Friday, November 12, 2010

Agenda Setting

     Agenda setting is how the media agenda will cause the public agenda (aka-media tells everyone else what is important).  Thus, topics that are given much coverage in newspapers and television are the same topics that people think are important issues.  Three related agendas are taken into the discussion of agenda setting:
1) Media agenda-  topics given by media sources.
2) Public agenda- the set of topics that the members of the public deem are important.
3) Policy agenda- issues that decision makers think are salient.
     Miller (2007) argues that these three agendas can be viewed as dependent variables in a causal equation; thus, they are interrelated.
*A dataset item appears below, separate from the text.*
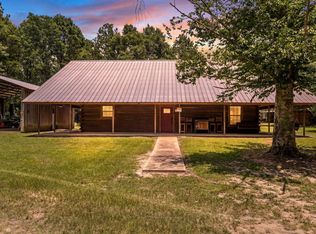 245 Private Road 8368, Woodville, TX 75979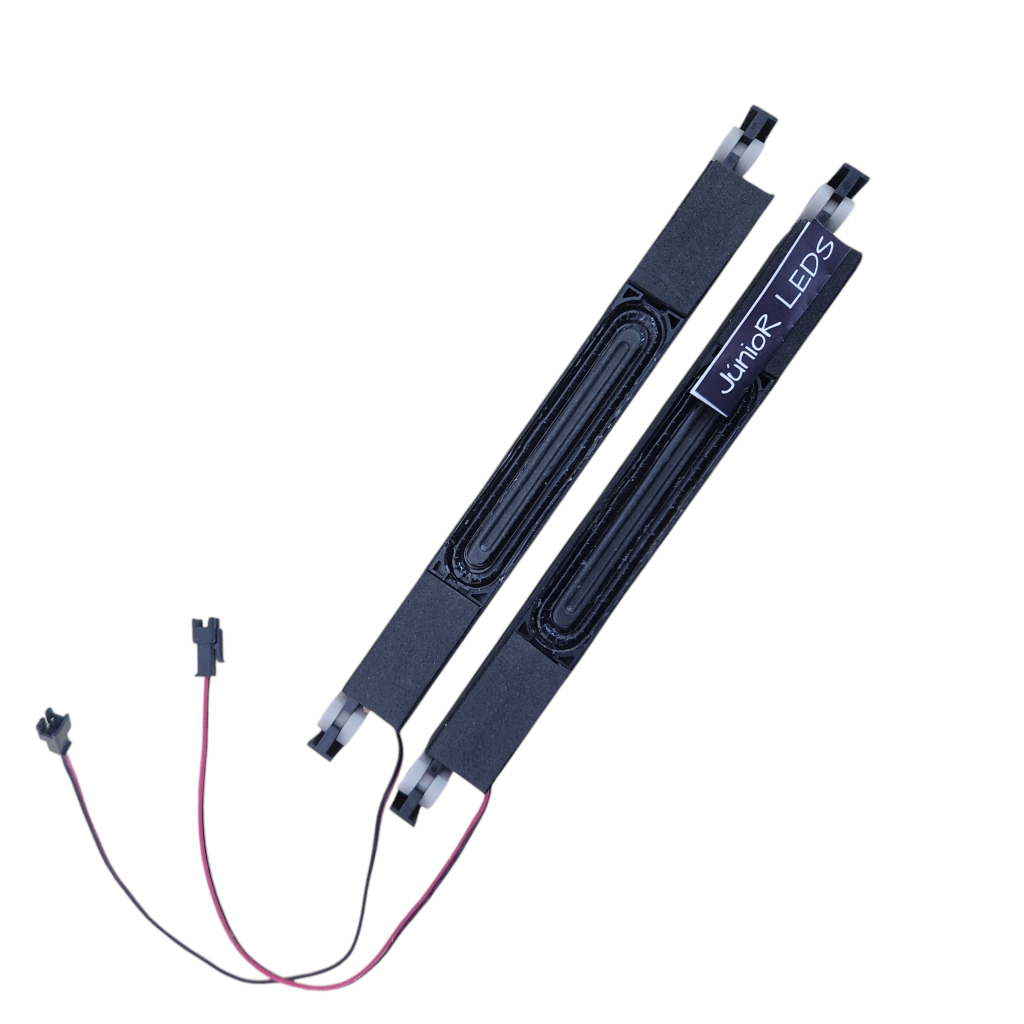 Alto Falantes Compatível Lc4051fda Lc3251fda Un32b6000 Un40b6000 Un46b6000 Un46d7000 Un55b6000 Un55b7000 Un55c9000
     Several factors are related to using this theory.  First, is orientation.  This is the combo of interest and uncertainty in an issue.  Secondly, is issue obstrusiveness.  A topic is obstrusive if the audience has had direct contact with the issue.  ( Foreign Policy is nonobstrusive and teenage pregnancy is).  Framing is the last factor this blog will mention and this is when the media emphasizes some issues and downplays others.
     Critiques of this theory include the fact that some scholars do not even look at this like a theory at all; they consider it to be more like a model.  The fact the this theory is simple contributes to it's "fruitfulness" and critiques.
For more information:
Miller, K. (2007). Communication Theories: Perspectives, Processes, and Contexts. McGraw-Hill publishing.